Spatial reasoning question data
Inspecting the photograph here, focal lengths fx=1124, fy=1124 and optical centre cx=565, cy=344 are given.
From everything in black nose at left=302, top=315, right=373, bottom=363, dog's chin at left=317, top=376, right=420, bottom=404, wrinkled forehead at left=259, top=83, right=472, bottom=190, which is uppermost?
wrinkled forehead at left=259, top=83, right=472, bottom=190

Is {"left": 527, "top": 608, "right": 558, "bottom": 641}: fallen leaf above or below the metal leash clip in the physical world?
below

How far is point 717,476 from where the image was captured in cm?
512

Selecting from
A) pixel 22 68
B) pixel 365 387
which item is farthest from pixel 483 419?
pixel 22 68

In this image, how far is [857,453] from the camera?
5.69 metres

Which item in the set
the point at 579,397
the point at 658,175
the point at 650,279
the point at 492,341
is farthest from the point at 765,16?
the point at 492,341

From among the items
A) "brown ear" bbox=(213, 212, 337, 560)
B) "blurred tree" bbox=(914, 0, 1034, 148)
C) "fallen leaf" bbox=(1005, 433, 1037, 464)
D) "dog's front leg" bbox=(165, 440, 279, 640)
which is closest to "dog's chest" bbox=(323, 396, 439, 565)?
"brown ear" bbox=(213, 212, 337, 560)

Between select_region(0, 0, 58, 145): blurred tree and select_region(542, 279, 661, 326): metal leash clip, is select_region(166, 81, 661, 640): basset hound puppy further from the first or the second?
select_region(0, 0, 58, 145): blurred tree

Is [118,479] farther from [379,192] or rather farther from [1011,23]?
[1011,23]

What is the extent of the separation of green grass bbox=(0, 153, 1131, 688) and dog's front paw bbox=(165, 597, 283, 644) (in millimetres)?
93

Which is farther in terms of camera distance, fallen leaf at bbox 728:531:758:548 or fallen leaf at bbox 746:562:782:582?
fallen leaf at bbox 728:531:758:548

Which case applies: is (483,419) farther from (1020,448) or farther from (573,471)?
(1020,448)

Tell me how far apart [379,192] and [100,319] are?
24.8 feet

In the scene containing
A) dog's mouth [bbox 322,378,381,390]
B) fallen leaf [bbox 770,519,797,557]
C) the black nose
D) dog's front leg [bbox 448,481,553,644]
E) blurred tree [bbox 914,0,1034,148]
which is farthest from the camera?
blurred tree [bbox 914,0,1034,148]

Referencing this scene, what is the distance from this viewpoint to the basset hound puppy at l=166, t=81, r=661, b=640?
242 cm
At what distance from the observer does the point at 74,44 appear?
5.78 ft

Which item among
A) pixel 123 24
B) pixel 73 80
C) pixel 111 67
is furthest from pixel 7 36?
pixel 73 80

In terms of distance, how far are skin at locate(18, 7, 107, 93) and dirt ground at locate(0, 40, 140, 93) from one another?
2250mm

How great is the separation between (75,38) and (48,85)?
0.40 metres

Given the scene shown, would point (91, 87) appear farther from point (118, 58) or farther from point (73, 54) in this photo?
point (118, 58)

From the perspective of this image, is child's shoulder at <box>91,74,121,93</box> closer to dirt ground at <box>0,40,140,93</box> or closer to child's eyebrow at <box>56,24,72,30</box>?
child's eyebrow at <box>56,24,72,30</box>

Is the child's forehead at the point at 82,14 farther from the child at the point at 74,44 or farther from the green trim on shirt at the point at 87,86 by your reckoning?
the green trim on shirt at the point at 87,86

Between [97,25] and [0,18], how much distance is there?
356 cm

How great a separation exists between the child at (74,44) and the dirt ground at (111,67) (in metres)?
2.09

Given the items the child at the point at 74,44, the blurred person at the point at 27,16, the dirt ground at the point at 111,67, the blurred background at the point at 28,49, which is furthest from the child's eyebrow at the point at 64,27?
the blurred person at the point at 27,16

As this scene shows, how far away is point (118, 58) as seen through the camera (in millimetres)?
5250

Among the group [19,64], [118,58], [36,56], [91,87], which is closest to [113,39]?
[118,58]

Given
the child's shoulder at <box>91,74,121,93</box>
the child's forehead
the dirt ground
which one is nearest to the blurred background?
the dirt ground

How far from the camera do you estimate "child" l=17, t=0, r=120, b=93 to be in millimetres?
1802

* * *

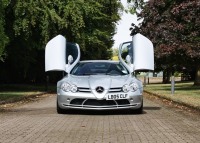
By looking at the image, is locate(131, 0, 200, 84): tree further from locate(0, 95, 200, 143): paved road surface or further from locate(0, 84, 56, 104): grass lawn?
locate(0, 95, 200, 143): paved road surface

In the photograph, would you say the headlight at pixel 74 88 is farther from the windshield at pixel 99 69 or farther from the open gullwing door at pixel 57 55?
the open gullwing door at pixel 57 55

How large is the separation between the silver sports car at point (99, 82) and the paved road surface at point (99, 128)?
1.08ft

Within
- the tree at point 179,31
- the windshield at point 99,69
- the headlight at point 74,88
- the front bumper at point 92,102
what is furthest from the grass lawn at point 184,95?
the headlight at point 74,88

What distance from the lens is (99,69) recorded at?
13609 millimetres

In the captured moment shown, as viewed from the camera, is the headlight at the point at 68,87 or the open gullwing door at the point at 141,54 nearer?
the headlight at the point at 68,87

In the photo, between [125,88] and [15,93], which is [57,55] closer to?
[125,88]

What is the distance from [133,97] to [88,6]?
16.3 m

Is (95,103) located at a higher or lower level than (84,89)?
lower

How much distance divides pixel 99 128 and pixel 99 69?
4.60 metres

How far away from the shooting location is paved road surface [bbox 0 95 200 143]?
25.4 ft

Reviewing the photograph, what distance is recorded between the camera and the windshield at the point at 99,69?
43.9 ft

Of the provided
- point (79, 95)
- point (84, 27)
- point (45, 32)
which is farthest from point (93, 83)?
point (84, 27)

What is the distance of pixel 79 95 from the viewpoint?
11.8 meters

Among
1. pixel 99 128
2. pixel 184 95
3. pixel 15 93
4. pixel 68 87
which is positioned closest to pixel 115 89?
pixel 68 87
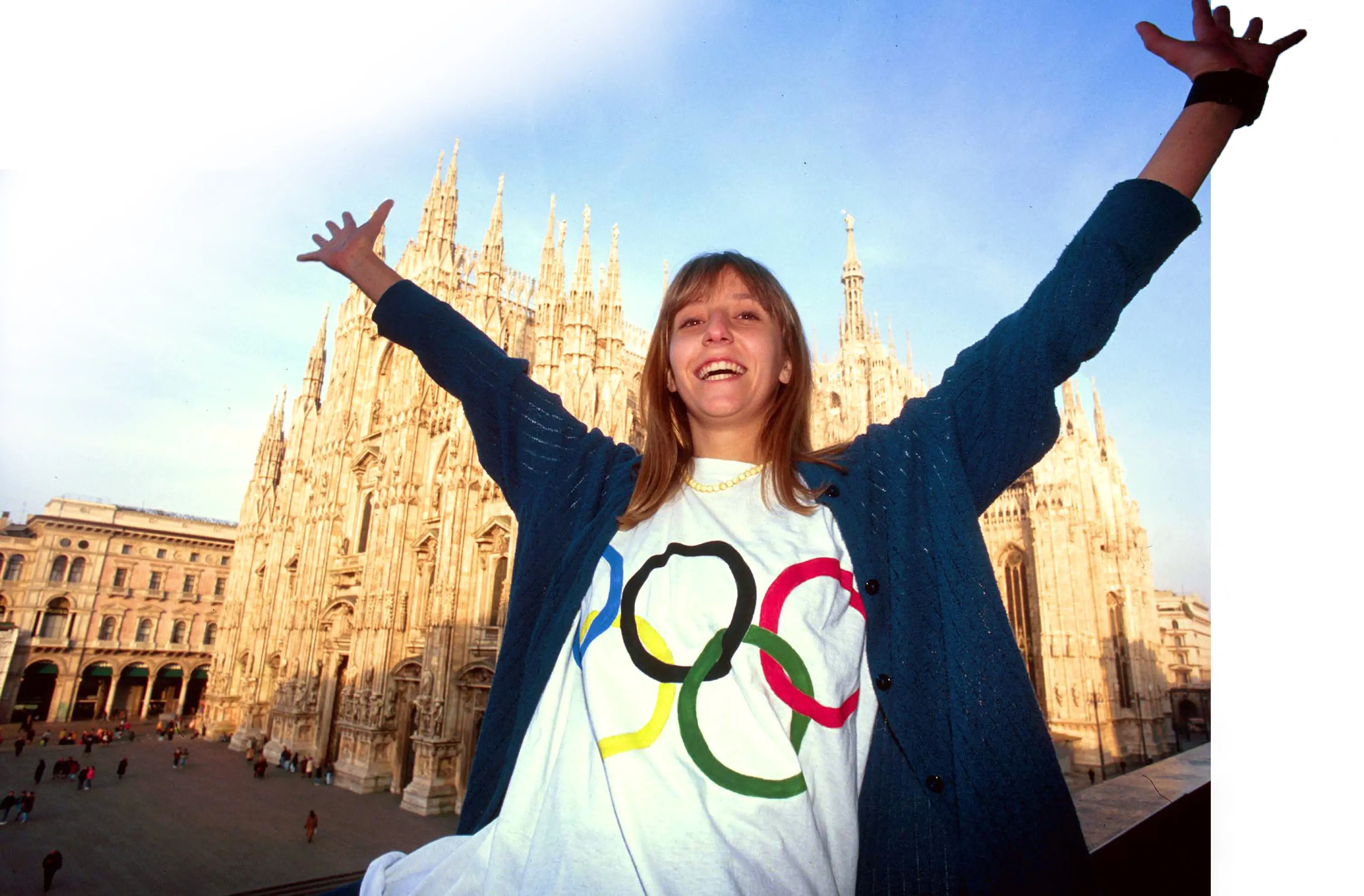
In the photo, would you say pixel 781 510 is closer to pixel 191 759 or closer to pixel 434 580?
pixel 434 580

---

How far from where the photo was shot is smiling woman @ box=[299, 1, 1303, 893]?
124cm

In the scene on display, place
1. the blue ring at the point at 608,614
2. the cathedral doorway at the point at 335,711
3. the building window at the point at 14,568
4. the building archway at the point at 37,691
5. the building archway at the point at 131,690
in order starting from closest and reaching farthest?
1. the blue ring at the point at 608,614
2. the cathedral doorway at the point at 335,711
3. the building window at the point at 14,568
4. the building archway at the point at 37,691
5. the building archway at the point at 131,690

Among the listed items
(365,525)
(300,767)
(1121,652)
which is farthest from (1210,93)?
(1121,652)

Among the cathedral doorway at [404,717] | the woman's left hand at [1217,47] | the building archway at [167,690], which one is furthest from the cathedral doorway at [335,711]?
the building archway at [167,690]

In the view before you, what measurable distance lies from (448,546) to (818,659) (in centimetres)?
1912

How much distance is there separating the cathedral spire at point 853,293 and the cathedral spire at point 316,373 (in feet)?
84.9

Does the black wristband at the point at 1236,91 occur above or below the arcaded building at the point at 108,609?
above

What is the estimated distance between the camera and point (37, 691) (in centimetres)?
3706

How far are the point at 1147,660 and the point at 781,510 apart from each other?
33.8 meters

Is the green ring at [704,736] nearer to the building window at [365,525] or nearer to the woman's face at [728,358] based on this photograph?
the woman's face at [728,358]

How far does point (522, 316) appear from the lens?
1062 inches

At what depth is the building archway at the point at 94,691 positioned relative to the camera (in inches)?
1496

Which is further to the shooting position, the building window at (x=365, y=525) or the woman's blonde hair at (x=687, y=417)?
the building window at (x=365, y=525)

**What you should do:** Please report each line of the listing above that contains the word "windshield", copied in full.

**Full response:**
In the photograph, would you say the headlight at pixel 74 88 is farther from the windshield at pixel 99 69 or farther from the open gullwing door at pixel 57 55?
- the windshield at point 99,69
Reviewing the photograph, what distance is recorded between the camera and the windshield at the point at 99,69?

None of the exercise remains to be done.